Summary of the Italian wine vintages on a year by year basis, with recommendations of wines to look out for.
This section is updated regularly.
Quick facts: Chianti is from the Tuscany region
Barolo and Barbaresco are from the Piedmont region
This was a good year for growers across most of Italy, who experienced a relatively cool summer which led to slower than normal ripening of grapes and resulting in wines, especially from Tuscany, taking longer to mature. Piedmont experienced a late hot summer, with high temperatures throughout September and this is the region to look out for when choosing a '96.
An amazing vintage, especially for Tuscan wines and wines from Piedmont. In fact, if you can find a Chianti Classico 1997 in a restaurant then you should not be disappointed. Elsewhere, whilst still a good vintage, growers were somewhat eclipsed by the success in Tuscany, where some producers stated that the 1997 was the best vintage in half a century.
Another very good year for Tuscany and Piedmont although some Tuscan producers suffered from poor picking timing during the October rains. Those that picked before or after were rewarded with long living wines but to be sure, pick a Barolo or Barbaresco from Piedmont. The wines are classics and will drink well now or keep for another 10 years or more. Elsewhere, adverse weather conditions made picking difficult and especially in Campania and Basilicata, where the 1998 wines are best avoided.
This was the year of rain for much of Italy, resulting in only average wines from Marches & Abruzzo and credible wines from Piedmont. The two regional exceptions were Tuscany and Campania which enjoyed a warm and sunny growing season and led to excellent vintages in both areas.
Look out for Barolos from 2000 - it was an exceptionally hot vintage throughout much of Italy, too hot for effective grape growing and the only reason Piedmont escaped the worst of the heat was because it is relatively far north. The wines produced are exceptional and will keep for many years. By contrast, Chiantis from this year are not on the same par and whilst the top growers produced credible results, you are likely to find wines at the table now that whilst drinkable, do not have the wow factor.
Yet another successful vintage for Italy's wine makers, with the best wines coming from Camania & Basilicata, where weather conditions were hot and dry for four months until the end of October. Elsewhere, Tuscany did not fare so well, subject to irregular weather conditions. The well known producers still worked their magic to produce great wines, but beware, there are some dogs too. Amarone & Veneto experienced a good run of dry weather and wines from 2001 are good to very good.

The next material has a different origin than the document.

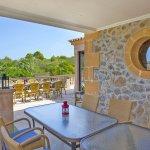 Ferienhaus Mallorca MA7420 Esstisch auf der überdachten Terrasse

In contrast to the 1997 'best for half a century', 2002 could go down as the 'worst for half a century'. Heavy rains across Italy led to most crops being a total washout, with yields significantly down and widespread rot. Piedmont saw plenty of hailstorms which wrecked the Barolo crops, yet the top producers still managed to salvage something worth drinking. In Tuscany, rains in September and October adversely affected the vintage, although there are some good wines still to be had, although drink them up now. Overall, avoid this vintage - it's not worth the risk.
Like elsewhere in Europe, 2003 was one of the hottest on record and this caused problems for growers in Tuscany and Piedmont. By contrast, wines from Marches and Abruzzo are outstanding - keep an eye out for Montepulcianos from this year, that could handle all that heat and more. Amarone and Veneto also enjoyed fantastic growing conditions and the wines are drinking well now but will benefit from a few more years in the cellar.
Wines from Tuscany and Piedmont should be on your hit list for 2004, with classic growing conditions throughout the regions - lovely warm and sunny days, followed by cooler nights and no rush to harvest. Another classic vintage for wines from the Veneto region, with powerful wines produced that will last for a good few years to come. Only areas to avoid would be Campania & Basilicata, which had uneven weather in September and October, leading to undoubtedly average wines.
Another year of heavy rains leading to widespread rot and uneven wines. This in contrast to much of Europe's wine producers that hailed 2005 as one of the best years in recent times. Tuscany and Piedmont producers did OK and again, you can find good wines from the top producers, but it is probably not worth the risk. In the more southern areas, conditions were much much better and resulted in some excellent wines from the Basilicata and Campania regions - these are the ones to look out for from 2005 and will keep well into 2010.